Não obstante, os artigos 12º e 14º do CDC serem aplicáveis, trazendo a responsabilidade objetiva, o enunciado 479 da Súmula do STJ, nesse sentido, consagra, também, o entendimento de que as instituições financeiras respondem objetivamente pelos ilícitos de terceiro no campo de sua atividade bancária. As instituições financeiras, portanto, respondem objetivamente pelos danos gerados relativos a fraudes e delitos praticados por terceiros no âmbito das operações bancárias. Desse modo, a fornecedora responde por qualquer atividade que esteja vinculada à sua atuação. Trata-se do risco do empreendimento, e a instituição financeira deve arcar com o risco.
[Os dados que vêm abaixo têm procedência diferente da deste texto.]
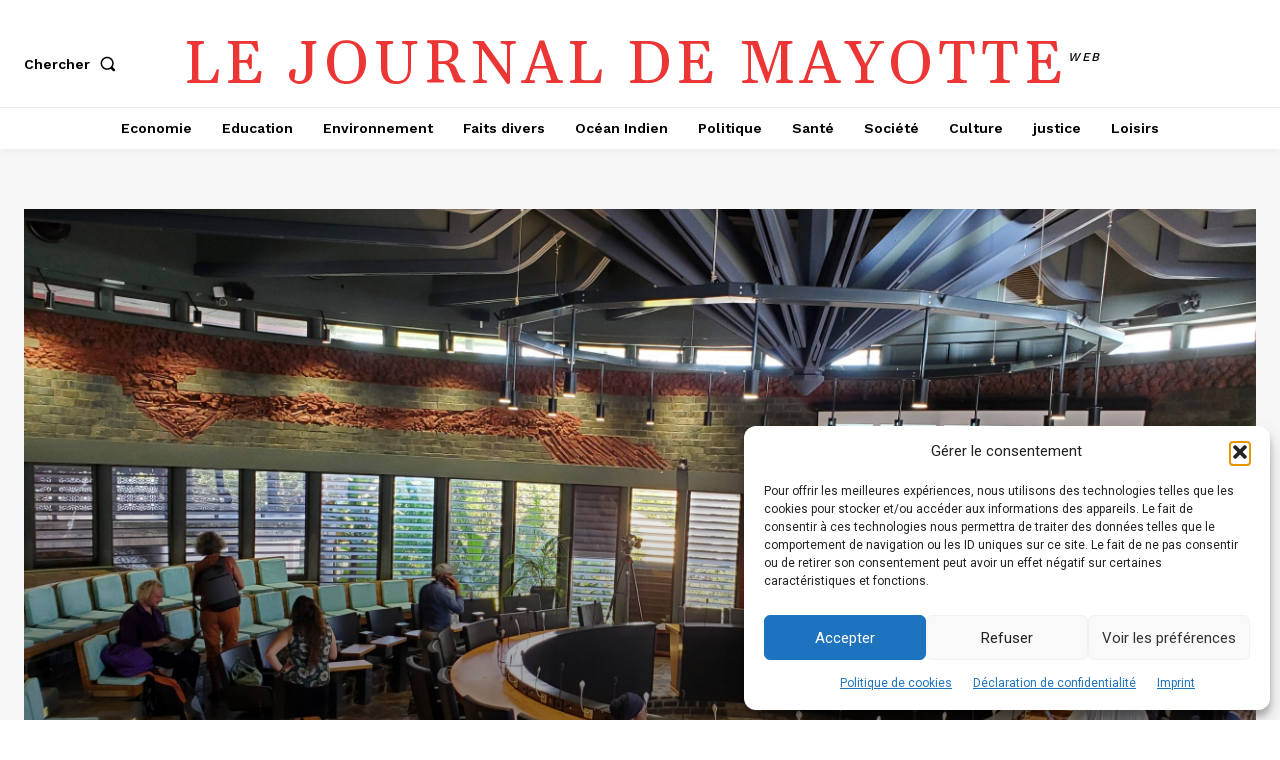

--- FILE ---
content_type: text/html; charset=UTF-8
request_url: https://lejournaldemayotte.yt/wp-admin/admin-ajax.php?td_theme_name=Newspaper&v=12.7.1
body_size: 13
content:
{"8154":1273}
Em suma, a instituição bancária é responsável pela segurança das operações realizadas pelos seus clientes.
A natureza objetiva da responsabilidade do banco, atuante no sistema bancário, impõe que ele assume o risco inerente à tal atividade, ou seja, que garanta a segurança das operações realizadas por meios eletrônicos, assim como daquelas efetivadas no interior das agências, postos de atendimento ou caixas eletrônicos, não devendo permitir a livre ação de fraudadores.
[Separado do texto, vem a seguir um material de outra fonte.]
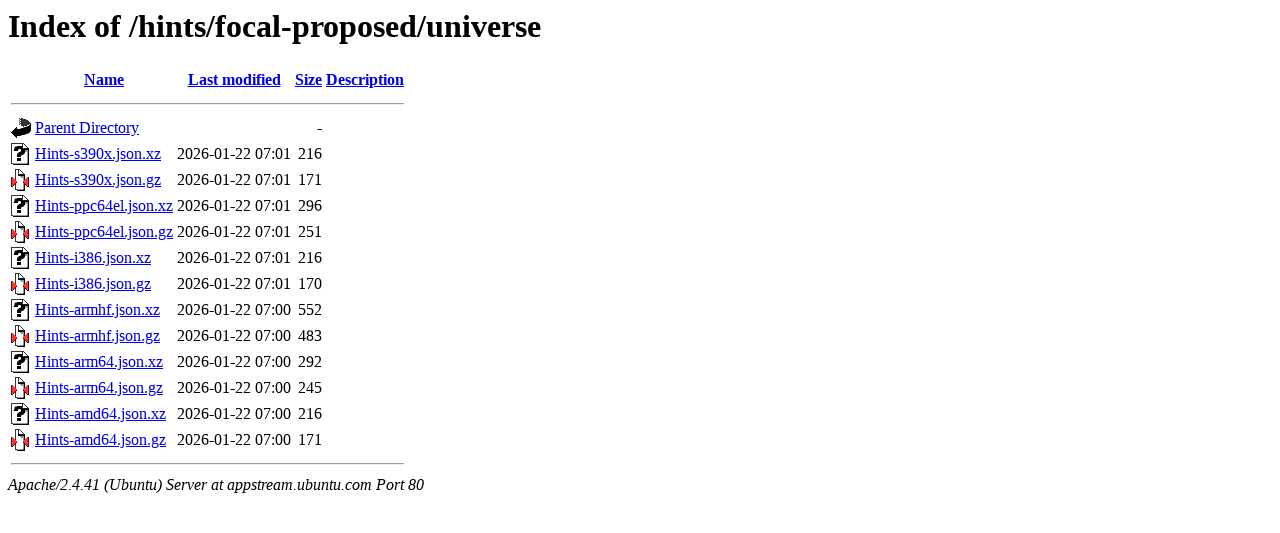

--- FILE ---
content_type: text/html;charset=UTF-8
request_url: https://appstream.ubuntu.com/hints/focal-proposed/universe/?C=D;O=D
body_size: 644
content:
<!DOCTYPE HTML PUBLIC "-//W3C//DTD HTML 3.2 Final//EN">
<html>
 <head>
  <title>Index of /hints/focal-proposed/universe</title>
 </head>
 <body>
<h1>Index of /hints/focal-proposed/universe</h1>
  <table>
   <tr><th valign="top"><img src="/icons/blank.gif" alt="[ICO]"></th><th><a href="?C=N;O=A">Name</a></th><th><a href="?C=M;O=A">Last modified</a></th><th><a href="?C=S;O=A">Size</a></th><th><a href="?C=D;O=A">Description</a></th></tr>
   <tr><th colspan="5"><hr></th></tr>
<tr><td valign="top"><img src="/icons/back.gif" alt="[PARENTDIR]"></td><td><a href="/hints/focal-proposed/">Parent Directory</a></td><td>&nbsp;</td><td align="right">  - </td><td>&nbsp;</td></tr>
<tr><td valign="top"><img src="/icons/unknown.gif" alt="[   ]"></td><td><a href="Hints-s390x.json.xz">Hints-s390x.json.xz</a></td><td align="right">2026-01-22 07:01  </td><td align="right">216 </td><td>&nbsp;</td></tr>
<tr><td valign="top"><img src="/icons/compressed.gif" alt="[   ]"></td><td><a href="Hints-s390x.json.gz">Hints-s390x.json.gz</a></td><td align="right">2026-01-22 07:01  </td><td align="right">171 </td><td>&nbsp;</td></tr>
<tr><td valign="top"><img src="/icons/unknown.gif" alt="[   ]"></td><td><a href="Hints-ppc64el.json.xz">Hints-ppc64el.json.xz</a></td><td align="right">2026-01-22 07:01  </td><td align="right">296 </td><td>&nbsp;</td></tr>
<tr><td valign="top"><img src="/icons/compressed.gif" alt="[   ]"></td><td><a href="Hints-ppc64el.json.gz">Hints-ppc64el.json.gz</a></td><td align="right">2026-01-22 07:01  </td><td align="right">251 </td><td>&nbsp;</td></tr>
<tr><td valign="top"><img src="/icons/unknown.gif" alt="[   ]"></td><td><a href="Hints-i386.json.xz">Hints-i386.json.xz</a></td><td align="right">2026-01-22 07:01  </td><td align="right">216 </td><td>&nbsp;</td></tr>
<tr><td valign="top"><img src="/icons/compressed.gif" alt="[   ]"></td><td><a href="Hints-i386.json.gz">Hints-i386.json.gz</a></td><td align="right">2026-01-22 07:01  </td><td align="right">170 </td><td>&nbsp;</td></tr>
<tr><td valign="top"><img src="/icons/unknown.gif" alt="[   ]"></td><td><a href="Hints-armhf.json.xz">Hints-armhf.json.xz</a></td><td align="right">2026-01-22 07:00  </td><td align="right">552 </td><td>&nbsp;</td></tr>
<tr><td valign="top"><img src="/icons/compressed.gif" alt="[   ]"></td><td><a href="Hints-armhf.json.gz">Hints-armhf.json.gz</a></td><td align="right">2026-01-22 07:00  </td><td align="right">483 </td><td>&nbsp;</td></tr>
<tr><td valign="top"><img src="/icons/unknown.gif" alt="[   ]"></td><td><a href="Hints-arm64.json.xz">Hints-arm64.json.xz</a></td><td align="right">2026-01-22 07:00  </td><td align="right">292 </td><td>&nbsp;</td></tr>
<tr><td valign="top"><img src="/icons/compressed.gif" alt="[   ]"></td><td><a href="Hints-arm64.json.gz">Hints-arm64.json.gz</a></td><td align="right">2026-01-22 07:00  </td><td align="right">245 </td><td>&nbsp;</td></tr>
<tr><td valign="top"><img src="/icons/unknown.gif" alt="[   ]"></td><td><a href="Hints-amd64.json.xz">Hints-amd64.json.xz</a></td><td align="right">2026-01-22 07:00  </td><td align="right">216 </td><td>&nbsp;</td></tr>
<tr><td valign="top"><img src="/icons/compressed.gif" alt="[   ]"></td><td><a href="Hints-amd64.json.gz">Hints-amd64.json.gz</a></td><td align="right">2026-01-22 07:00  </td><td align="right">171 </td><td>&nbsp;</td></tr>
   <tr><th colspan="5"><hr></th></tr>
</table>
<address>Apache/2.4.41 (Ubuntu) Server at appstream.ubuntu.com Port 80</address>
</body></html>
Outrossim, bem se sabe que os sistemas eletrônicos das instituições financeiras não são à prova de falhas, devendo elas serem responsabilizadas pelos métodos de pagamentos colocados à disposição dos consumidores.
Ademais, segundo Guilherme Farid Mischi Bou Cheb, Diretor do PROCON, o posicionamento do Procon é o de que o banco tem a obrigação de monitorar o perfil daquele consumidor e não autorizar transações fora do perfil.
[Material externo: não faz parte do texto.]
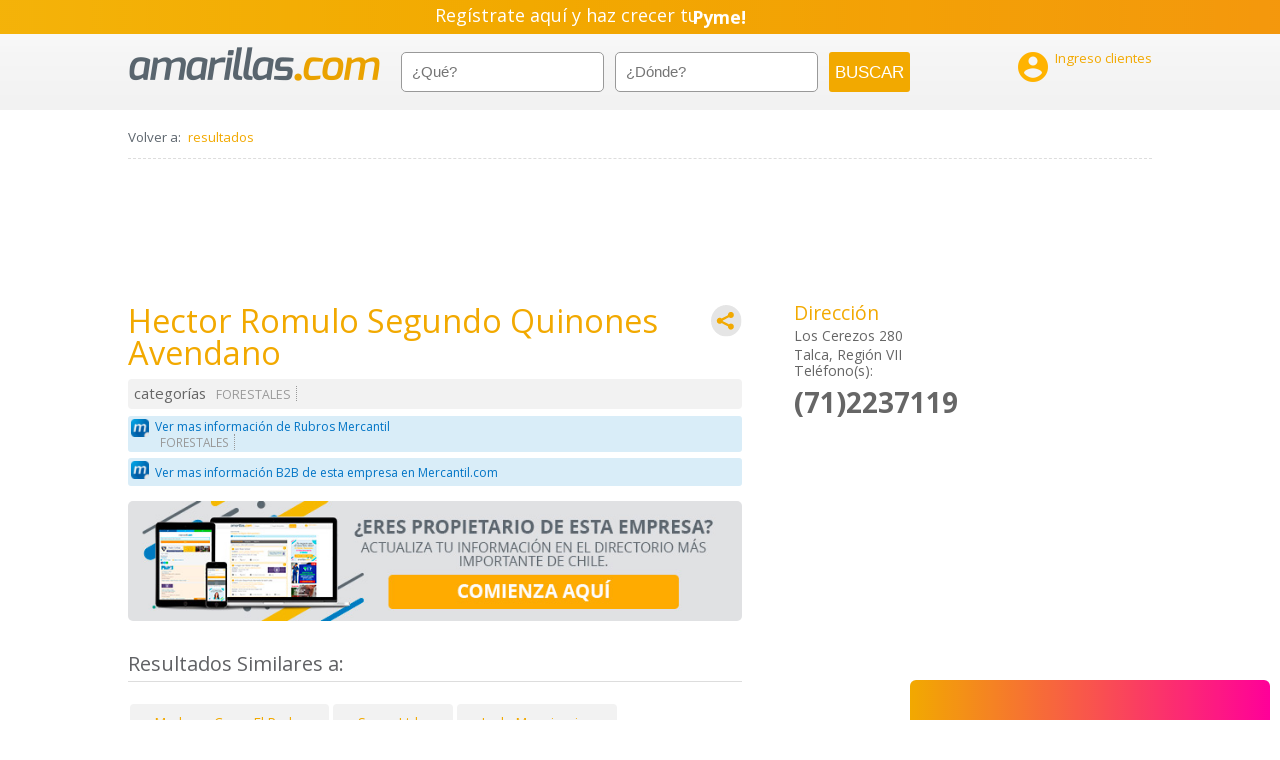

--- FILE ---
content_type: text/html; charset=utf-8
request_url: https://accounts.google.com/o/oauth2/postmessageRelay?parent=https%3A%2F%2Famarillas.emol.com&jsh=m%3B%2F_%2Fscs%2Fabc-static%2F_%2Fjs%2Fk%3Dgapi.lb.en.2kN9-TZiXrM.O%2Fd%3D1%2Frs%3DAHpOoo_B4hu0FeWRuWHfxnZ3V0WubwN7Qw%2Fm%3D__features__
body_size: 159
content:
<!DOCTYPE html><html><head><title></title><meta http-equiv="content-type" content="text/html; charset=utf-8"><meta http-equiv="X-UA-Compatible" content="IE=edge"><meta name="viewport" content="width=device-width, initial-scale=1, minimum-scale=1, maximum-scale=1, user-scalable=0"><script src='https://ssl.gstatic.com/accounts/o/2580342461-postmessagerelay.js' nonce="mlKUIFrmlwpIaIrm8ro9PQ"></script></head><body><script type="text/javascript" src="https://apis.google.com/js/rpc:shindig_random.js?onload=init" nonce="mlKUIFrmlwpIaIrm8ro9PQ"></script></body></html>

--- FILE ---
content_type: image/svg+xml
request_url: https://amarillas.emol.com/assets/img/icono_share-mail.svg
body_size: 748
content:
<?xml version="1.0" encoding="utf-8"?>
<!-- Generator: Adobe Illustrator 16.0.3, SVG Export Plug-In . SVG Version: 6.00 Build 0)  -->
<!DOCTYPE svg PUBLIC "-//W3C//DTD SVG 1.1//EN" "http://www.w3.org/Graphics/SVG/1.1/DTD/svg11.dtd">
<svg version="1.1" id="Capa_1" xmlns="http://www.w3.org/2000/svg" xmlns:xlink="http://www.w3.org/1999/xlink" x="0px" y="0px"
	 width="60px" height="60px" viewBox="0 0 60 60" enable-background="new 0 0 60 60" xml:space="preserve">
<g>
	<path fill="#F2A900" d="M30.002,60C13.458,60,0,46.543,0,30S13.458,0,30.002,0C46.543,0,60,13.457,60,30S46.543,60,30.002,60z"/>
	<path id="inbox_1_" fill-rule="evenodd" clip-rule="evenodd" fill="#FFFFFF" d="M43.201,44.521H16.799
		c-1.824,0-3.3-1.478-3.3-3.302V18.778c0-1.823,1.476-3.3,3.3-3.3h26.402c1.822,0,3.301,1.477,3.301,3.3V41.22
		C46.502,43.044,45.023,44.521,43.201,44.521z M19.439,41.881h21.121c1.389,0,2.569-0.858,3.059-2.072l-8.391-7.336L30,36.865
		l-5.114-4.383l-8.409,7.529C17.011,41.112,18.131,41.881,19.439,41.881z M37.496,30.453l6.365,5.666V24.786L37.496,30.453z
		 M22.653,30.453l-6.514-5.924v11.848L22.653,30.453z M40.561,18.118H19.439c-1.566,0-2.872,1.094-3.209,2.558L30,33.003
		L43.811,20.93C43.574,19.341,42.215,18.118,40.561,18.118z"/>
</g>
</svg>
O banco, portanto, deve manter o ambiente seguro. Se ele disponibiliza o aplicativo, faturando com isso, ele assume o risco do negócio. Assim, ele deve bloquear as transações suspeitas, como procedimento de segurança. Por isso, mecanismos devem ser criados para proteger os correntistas. O mau controle dos bancos sobre os procedimentos de segurança, em lançamentos na conta bancária e no ressarcimento de débitos indevidos, caracteriza um descaso com o consumidor, demonstrando uma alta desconfiança em relação ao seu cliente (pouca investigação e muita desconfiança).
Ao trocarmos as palavras banco e instituição financeira por companhia aérea, notamos que todo o exposto é aplicável às empresas aéreas quando o assunto é milhas. As empresas aéreas se utilizam das milhagens para fidelizar consumidores e atraí-los para suas empresas. Desse modo, uma falha na segurança desses valores leva à responsabilização objetiva da empresa. Isso porque, também, aplica-se a teoria do risco do negócio, já que ela se vale da emissão de valores (milhagens) e guarda desses para atrair consumidores, ou seja, aufere os ônus, ela deverá, no mesmo sentido, suportar os bônus, que seria o risco de furto/extravio. A empresa aérea não é obrigada a fornecer tais serviços, mas a partir do momento que os disponibiliza, ela deverá tomar todas as cautelas necessárias para seu seguro fornecimento.
Assim, em relação ao extravio dos pontos, a jurisprudência, em especial no TJSP, já vem adotando que uma falha no sistema de segurança da instituição aérea revela deficiência nos serviços prestados. Assim, tal ocorrido se enquadra no fato do produto e do serviço, que é quando eles não entregam a segurança que razoavelmente deles se esperam. Nesse sentido, os artigos 12º e 14º do CDC são aplicáveis, trazendo a responsabilidade objetiva as empresas aéreas, que são fornecedoras de serviço e de produto, e, portanto, devem garantir a segurança das operações realizadas por seus meios eletrônicos, bem como a aplicação análoga da Súmula 479 do STJ.